President Donald Trump’s proposal for comprehensive tax reform was almost immediately dismissed as heartless by liberal academics and progressive students, but we wanted to know what college students really think about the tax plan.
As it turns out, most of the students we interviewed were enthralled by Trump’s tax proposals...when they thought the ideas came from Bernie Sanders.
A Greek Life retreat at the University of Mississippi (Ole Miss) was abruptly cancelled in August after students spotted a banana peel hanging in a tree, prompting Interim Director of Fraternity and Sorority Life Alexa Lee Arndt to lament that “many members of our community were hurt, frightened, and upset by what occurred at IMPACT.”
Student Ryan Swanson later admitted responsibility, explaining that he had discarded the banana peel after he was unable to find a garbage can nearby.
Following the results of the 2016 election, many speculated that Democratic candidate Hillary Clinton lost because she was a woman.
An experiment designed to reveal gender bias by reenacting the presidential debates with the candidates’ genders reversed, however, found that Clinton would have been even less likeable as a man—a result that surprised even the professor who designed the experiment.
A University of Nevada-Las Vegas professor told her class that President Trump was to blame for the horrific massacre that occurred just five miles away from campus.
UNLV Assistant Professor Tess Winkelmann told her students that when Trump got elected, “I told my classes three semesters ago, some of us won’t be affected by this presidency, but others are going to die. Other people will die because of this.”
A display in a University of Minnesota residence hall provides an 11-point “checklist” to help students identify their “white privilege.”
The checklist featured 11 statements that ostensibly apply exclusively to white people, including statements such as “I can arrange to be in the company of people of my race most of the time,” and “I can go shopping alone most of the time, pretty well assured that I will not be followed or harassed.”
In February, a California State University, Fullerton professor allegedly assaulted a College Republicans member in broad daylight during a demonstration against President Trump’s executive order on immigration.
The students identified the assailant as a part-time anthropology professor Eric Canin and said that they were prepared to press charges against the academic.

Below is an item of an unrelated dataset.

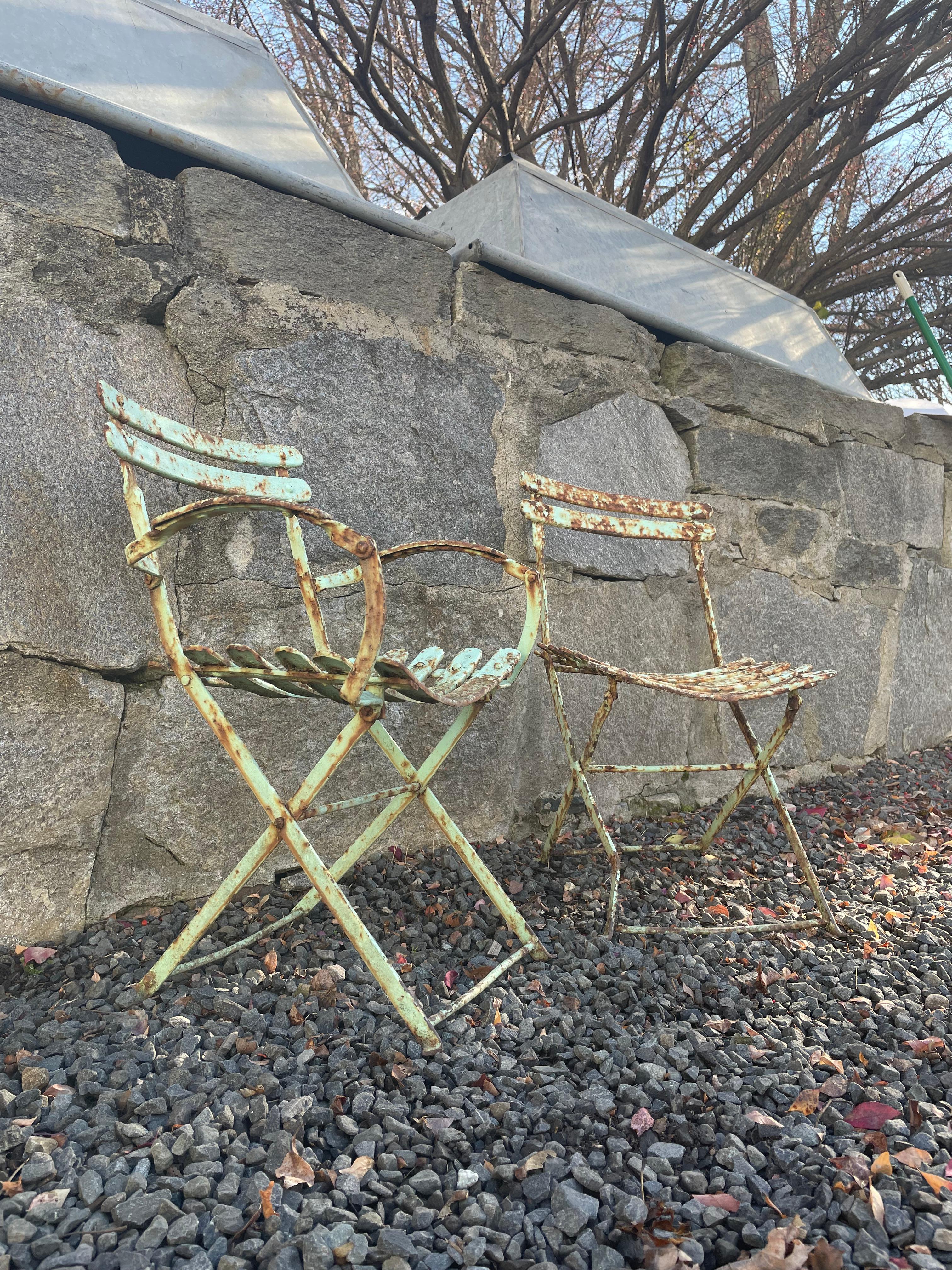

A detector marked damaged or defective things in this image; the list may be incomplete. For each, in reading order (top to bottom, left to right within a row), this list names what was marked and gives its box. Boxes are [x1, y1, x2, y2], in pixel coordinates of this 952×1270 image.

rusty metal chair [97, 381, 548, 1056]
rusty metal chair [523, 472, 843, 940]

The school later suspended Canin after confirming the allegations through an internal investigation.
A math education professor at the University of Illinois claimed that algebra and geometry skills perpetuate “unearned privilege” among whites and that educators must be aware of the “politics that mathematics brings” in society.
“On many levels, mathematics itself operates as Whiteness,” Rochelle Gutierrez wrote in her book. “Who gets credit for doing and developing mathematics, who is capable in mathematics, and who is seen as part of the mathematical community is generally viewed as White.”
Northern Arizona University attempted to expand the frontier of social justice by posting signs outside of campus bathrooms that asked students if they have “pee privilege.”
The university later claimed that the placards were "NOT authorized" by the school and that the administration is attempting to identify those who posted the flyers.
A University of Georgia professor has adopted a policy that allows students to select their own grades if they “feel unduly stressed” by their actual grade in class.
Two online course syllabi for Dr. Richard Watson’s courses explain that the academic implemented the policy because “emotional reactions to stressful situations can have profound consequences for all involved.”